**Exercise**
Continue the kindergarten reading worksheets page from its last sentence.

**Document**
Kindergarten Reading Worksheets — Letters, CVC Words, Rhyming & Simple Sentences
Free printable kindergarten reading worksheets, one page per skill. Match an uppercase letter to its lowercase partner, write the missing sound in a CVC word, circle the word that rhymes, or read a short sentence and answer a question about it. Answer key included, no signup.
Aligned to CCSS RF.K.1–RF.K.4 · Foundational reading skills
Practices CCSS RF.K.1d
Reading — Letter Recognition
Aligned to CCSS RF.K.1d
Name: ___________________________ Date: _____________
Circle the lowercase letter that matches the big letter.
More Kindergarten Worksheets
Letter shapes still wobbly? Practice forming them on the letter tracing worksheets — but recognize first, write second. When CVC words and sentences are steady, the next step is digraphs and silent-e in 1st grade phonics worksheets.
Letter Recognition
CCSS RF.K.1d asks kindergarteners to recognize and name all 52 letters — 26 uppercase and 26 lowercase. The uppercase set is usually easy: the letters are big, distinct, and children see their own initial everywhere. Lowercase is where it goes wrong, because several letters are the same shape turned around — b and d, p and q, n and u. So this worksheet never offers a random wrong answer. Next to B you will find d, p and h, which is the choice a child actually has to make. Reversals at this age are normal, not a warning sign; they fade with exposure.
CVC Words
A CVC word — cat, pig, sun — is three letters, three sounds, no exceptions, which makes it the first word a child can genuinely read instead of memorize. CCSS RF.K.2d asks them to isolate and pronounce the initial, medial and final sounds in exactly these words, and RF.K.3a asks them to match each consonant to its sound. That is why the blank moves: on this sheet it is sometimes the first letter (_at), sometimes the vowel (c_n), sometimes the last (ru_). A sheet that always hides the vowel only ever tests one third of the standard. The word bank keeps every prompt solvable — the child matches a sound to a spelling rather than guessing.

**Data segment**
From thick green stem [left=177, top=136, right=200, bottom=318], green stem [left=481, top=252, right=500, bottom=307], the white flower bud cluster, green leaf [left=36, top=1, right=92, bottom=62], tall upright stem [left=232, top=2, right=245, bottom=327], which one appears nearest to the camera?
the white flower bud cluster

**Response to this task**
Rhyming Words
Rhyming is a listening skill, not a reading skill, and it comes first: CCSS RF.K.2a sits in phonological awareness, the part of the standard a child can meet with their eyes closed. Hearing that cat and hat end the same way is what later lets them read hat from cat without sounding out all three letters. Because it is about sound, the words here are not all CVC — mouse and house rhyme perfectly well to a child who cannot yet spell either. Read each row aloud together and stretch the ending.
Simple Sentence Reading
This is where the other three skills meet. Every sentence on the page is built from short-vowel words plus the earliest Dolch sight words — the, a, is, on, can — so a child decodes the CVC words and recognizes the rest instantly, which is exactly the split CCSS RF.K.3c and RF.K.4 describe: read common high-frequency words by sight, then read emergent-reader text with purpose and understanding. The question underneath is answered by a word printed in the sentence, so it tests reading rather than memory. If your child decodes the line but cannot answer, have them read it once more — comprehension shows up once the decoding stops taking all their effort. Build the sight-word half on the kindergarten sight words worksheets.
FAQ
What reading skills should a kindergartener have?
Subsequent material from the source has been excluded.